▸ Data extract
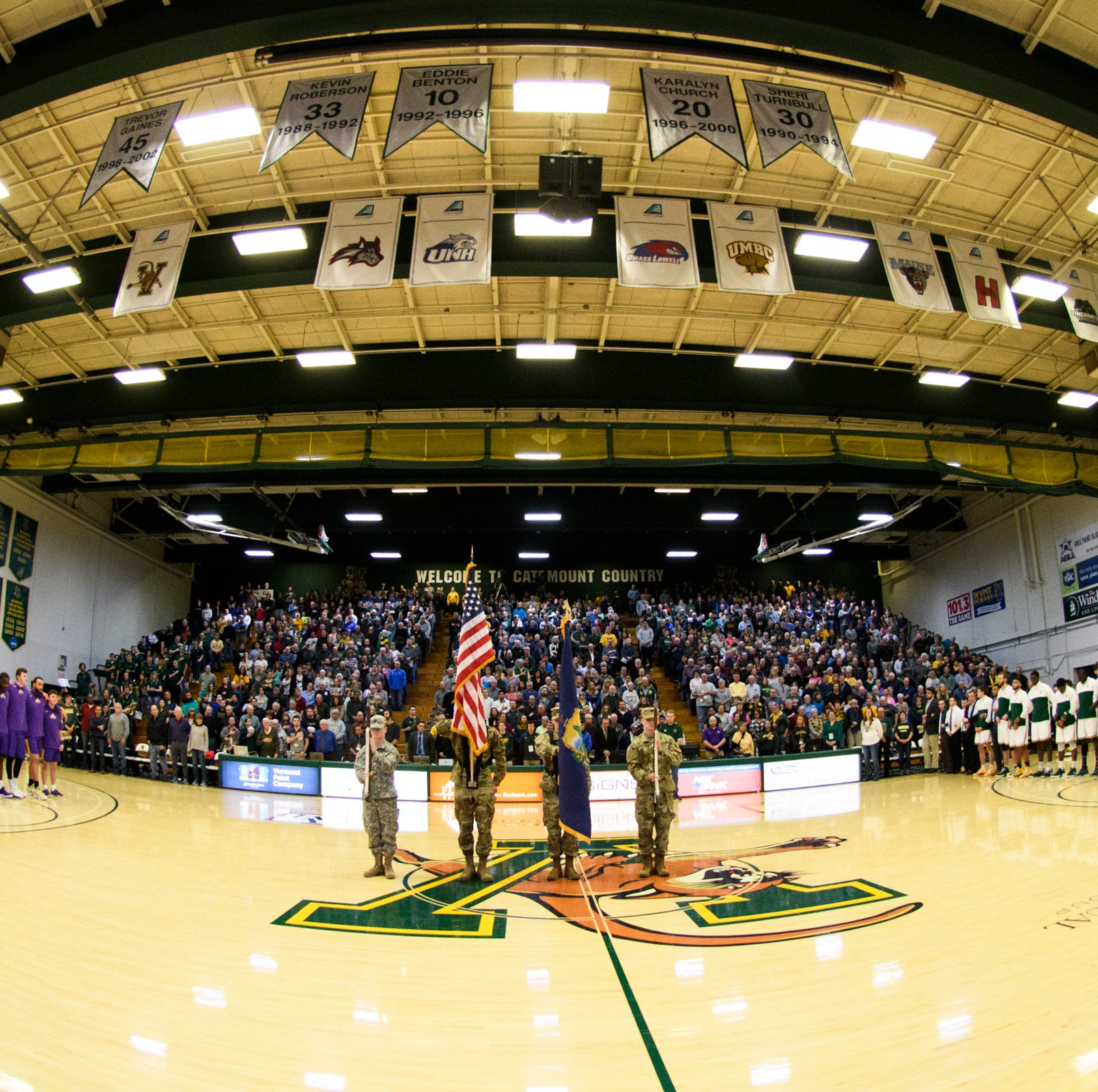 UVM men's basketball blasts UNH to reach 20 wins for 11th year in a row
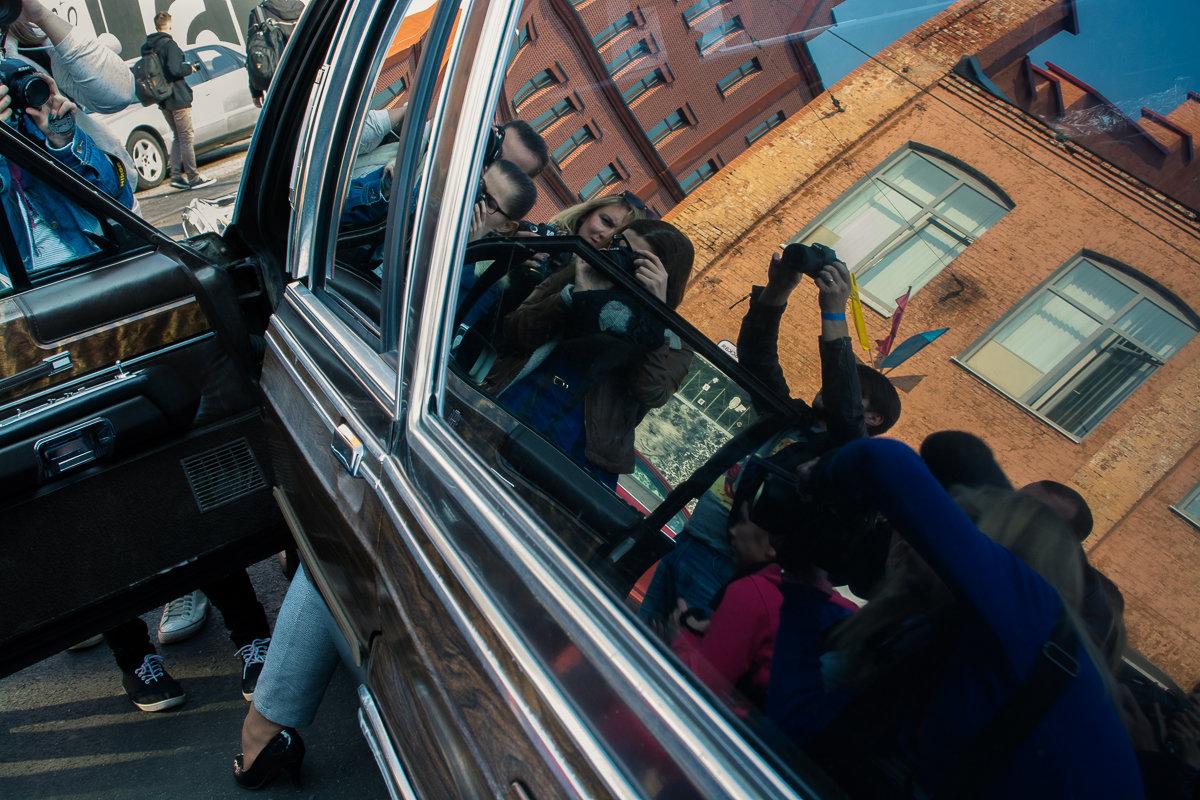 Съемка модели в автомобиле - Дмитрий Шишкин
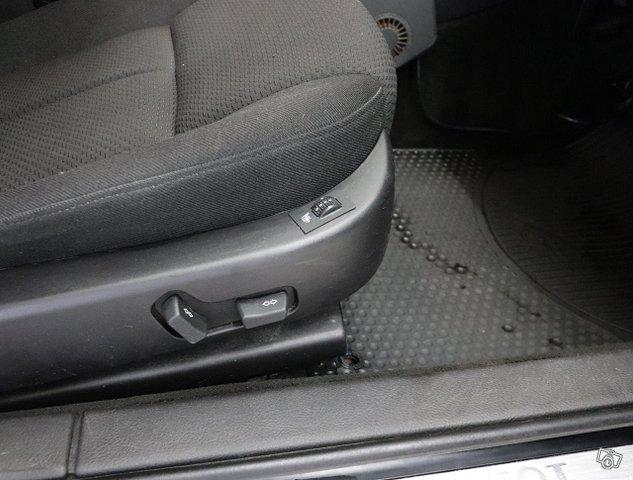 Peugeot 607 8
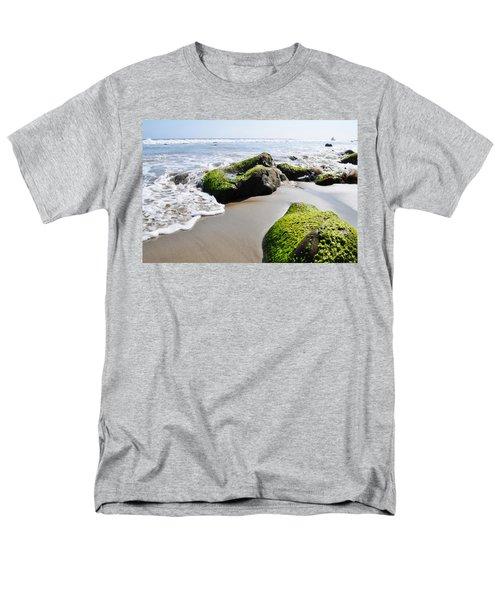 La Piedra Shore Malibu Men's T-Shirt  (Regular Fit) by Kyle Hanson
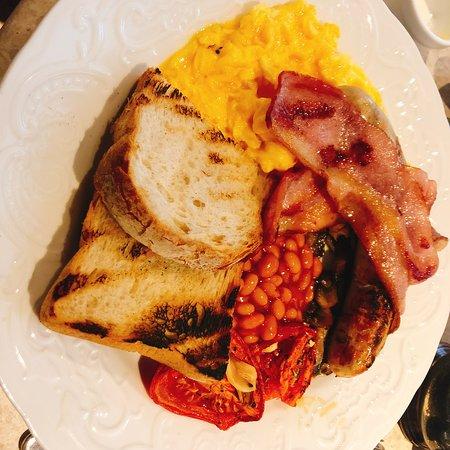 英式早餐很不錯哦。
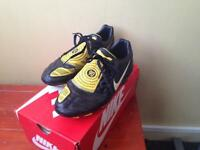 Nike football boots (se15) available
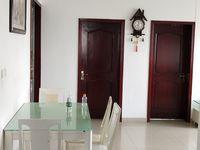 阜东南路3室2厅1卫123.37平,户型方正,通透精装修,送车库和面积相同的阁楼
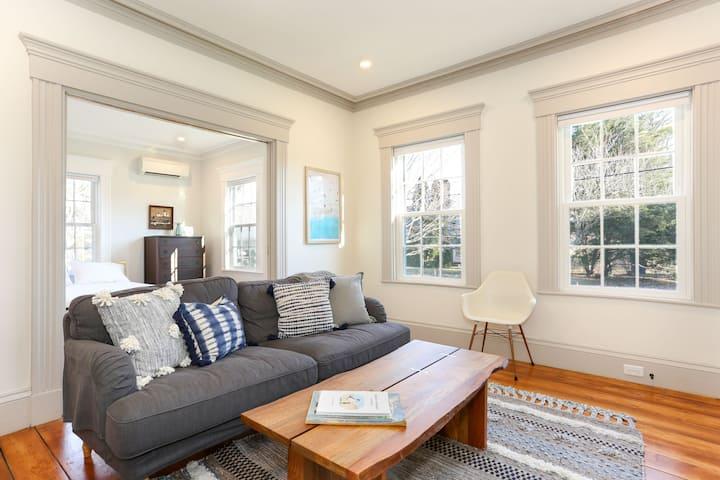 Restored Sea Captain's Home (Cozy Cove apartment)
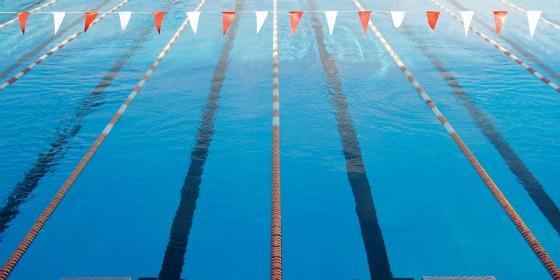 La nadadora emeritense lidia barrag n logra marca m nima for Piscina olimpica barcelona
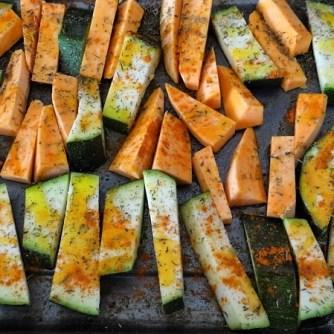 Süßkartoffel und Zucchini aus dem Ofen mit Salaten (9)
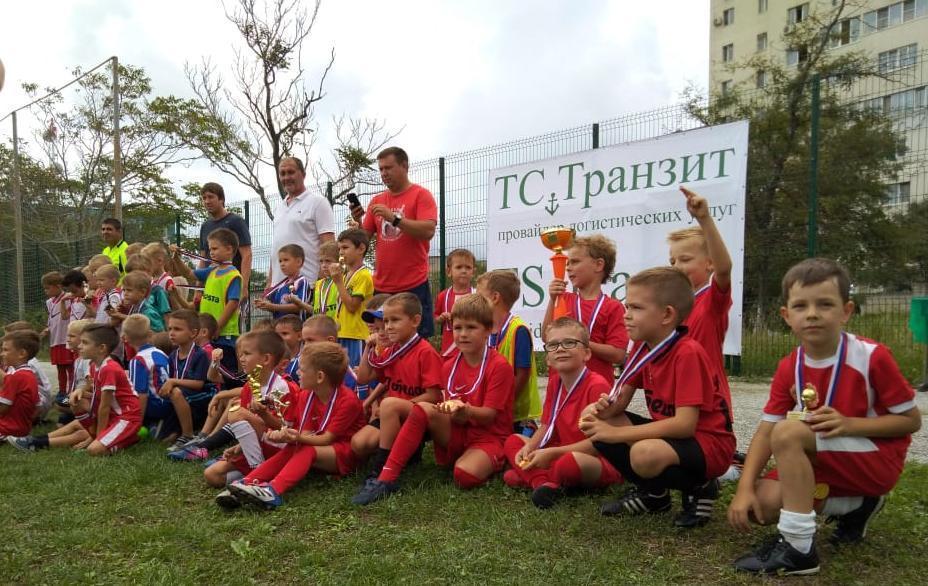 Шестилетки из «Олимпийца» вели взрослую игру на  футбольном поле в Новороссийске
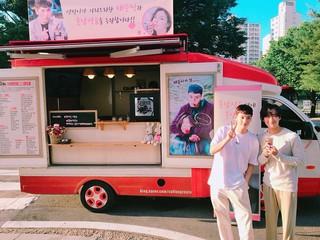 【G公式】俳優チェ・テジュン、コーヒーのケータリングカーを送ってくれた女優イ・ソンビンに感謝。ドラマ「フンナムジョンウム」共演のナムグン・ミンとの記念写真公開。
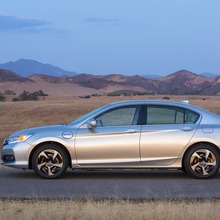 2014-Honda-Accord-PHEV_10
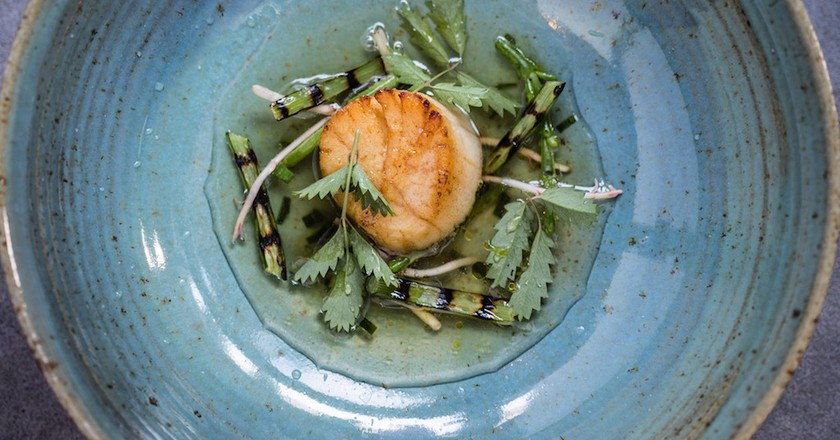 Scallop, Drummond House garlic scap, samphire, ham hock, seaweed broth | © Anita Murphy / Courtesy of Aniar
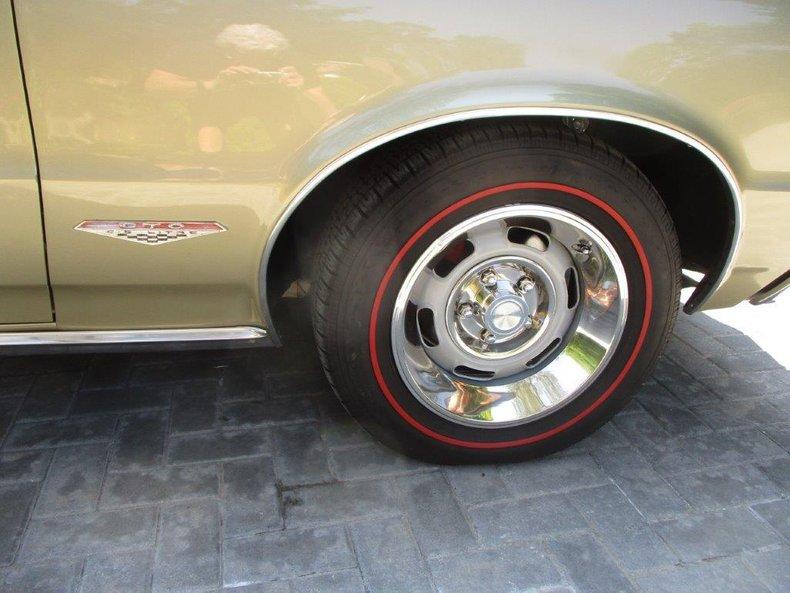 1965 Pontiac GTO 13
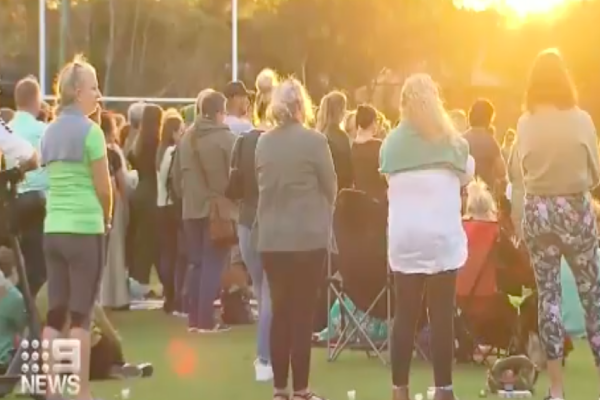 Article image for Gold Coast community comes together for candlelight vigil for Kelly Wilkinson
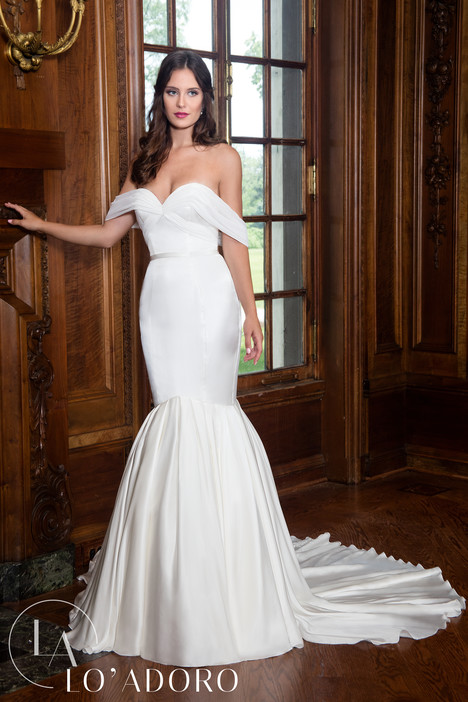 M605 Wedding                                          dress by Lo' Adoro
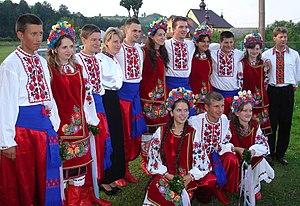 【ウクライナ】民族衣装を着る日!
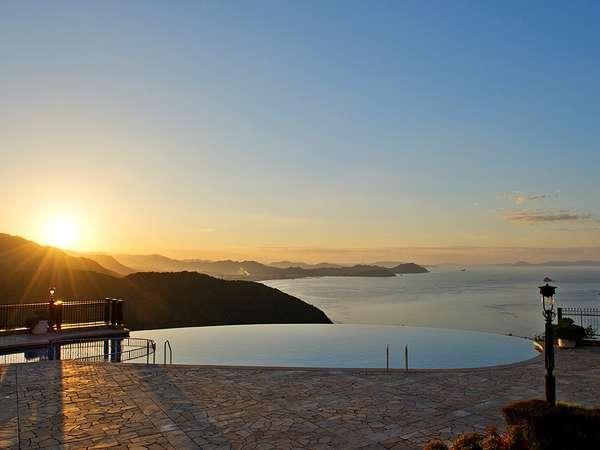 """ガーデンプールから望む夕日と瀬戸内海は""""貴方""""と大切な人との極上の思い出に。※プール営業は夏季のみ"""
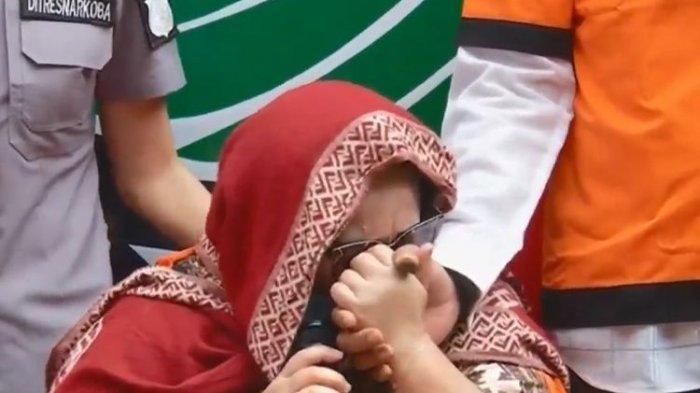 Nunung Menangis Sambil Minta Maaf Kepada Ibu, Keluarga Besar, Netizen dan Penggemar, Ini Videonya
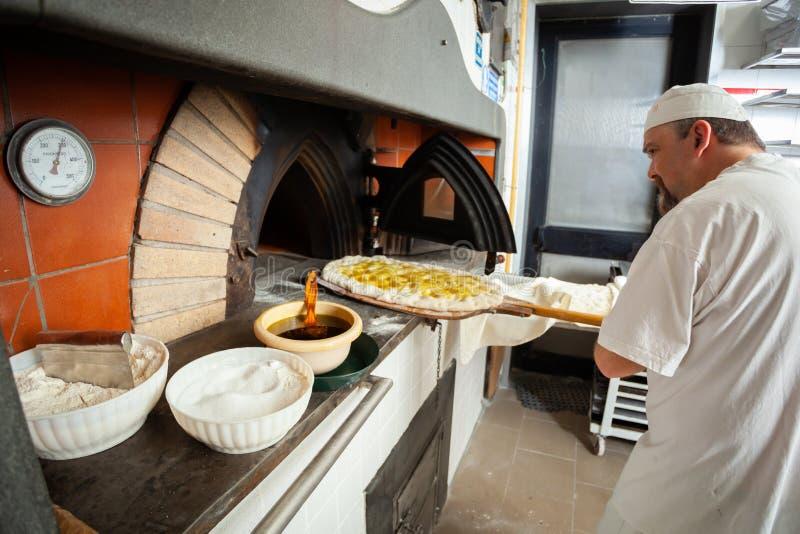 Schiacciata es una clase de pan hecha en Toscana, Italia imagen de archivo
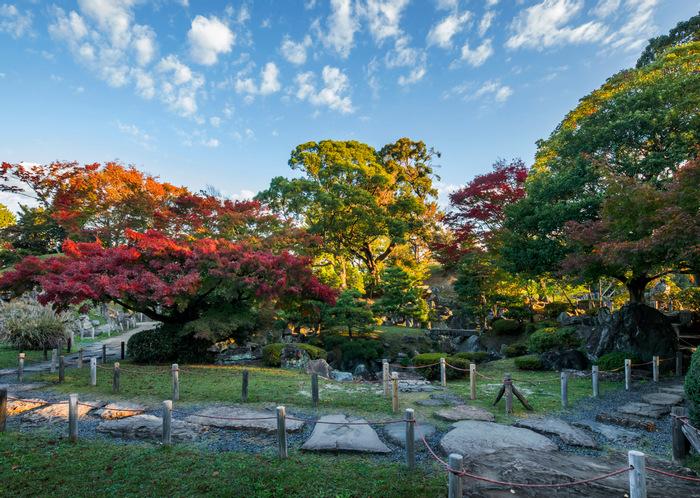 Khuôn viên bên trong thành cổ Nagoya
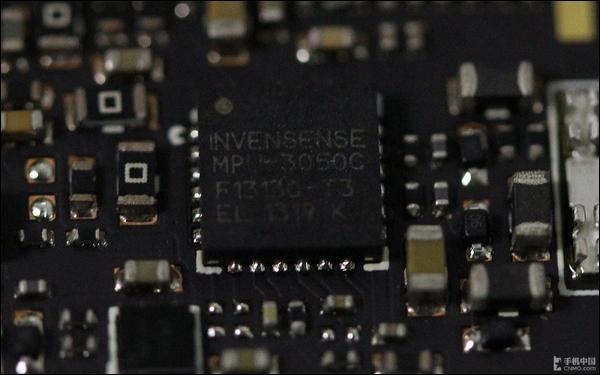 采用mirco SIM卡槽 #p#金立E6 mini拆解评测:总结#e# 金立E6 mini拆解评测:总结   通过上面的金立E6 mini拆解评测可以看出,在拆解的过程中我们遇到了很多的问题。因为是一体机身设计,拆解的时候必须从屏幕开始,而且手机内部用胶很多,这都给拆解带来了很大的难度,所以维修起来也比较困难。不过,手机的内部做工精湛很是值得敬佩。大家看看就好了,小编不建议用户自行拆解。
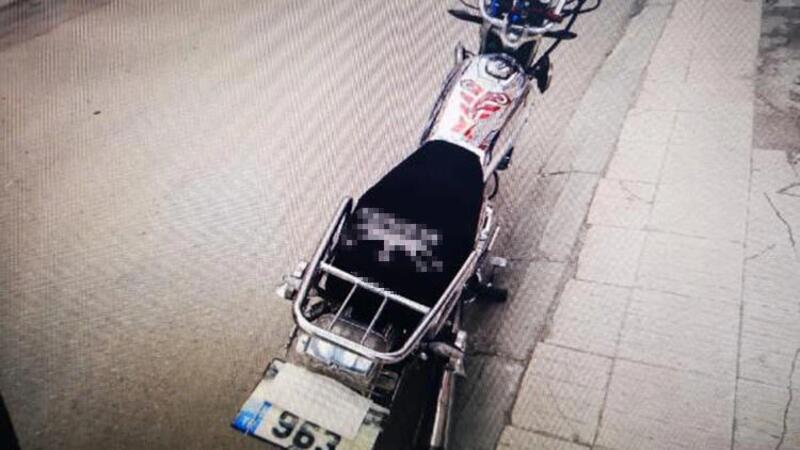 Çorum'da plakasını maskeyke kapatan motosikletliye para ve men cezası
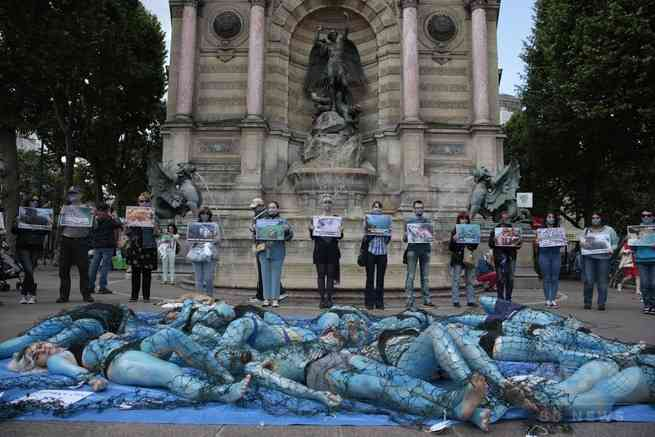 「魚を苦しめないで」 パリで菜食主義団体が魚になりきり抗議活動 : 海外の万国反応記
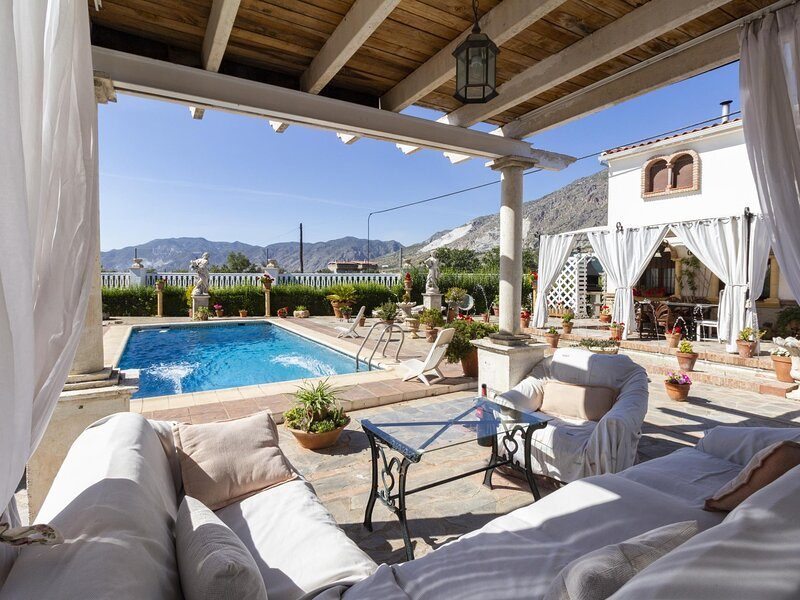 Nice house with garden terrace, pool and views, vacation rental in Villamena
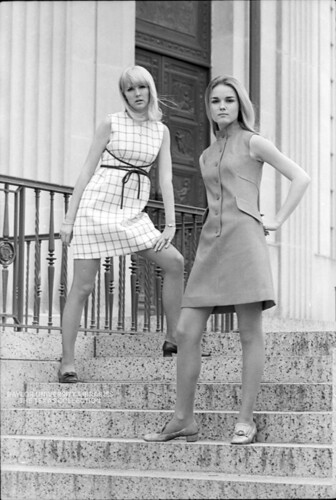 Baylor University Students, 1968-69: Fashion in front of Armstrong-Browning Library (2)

▸ Exercise
What lines above run from the one with "Nike football boots (se15) available" to the one with "поле в Новороссийске"? Give them again exactly, ends included, and leave the pictures out.

▸ Solution to this task
 Nike football boots (se15) available
 阜东南路3室2厅1卫123.37平,户型方正,通透精装修,送车库和面积相同的阁楼
 Restored Sea Captain's Home (Cozy Cove apartment)
 La nadadora emeritense lidia barrag n logra marca m nima for Piscina olimpica barcelona
 Süßkartoffel und Zucchini aus dem Ofen mit Salaten (9)
 Шестилетки из «Олимпийца» вели взрослую игру на  футбольном поле в Новороссийске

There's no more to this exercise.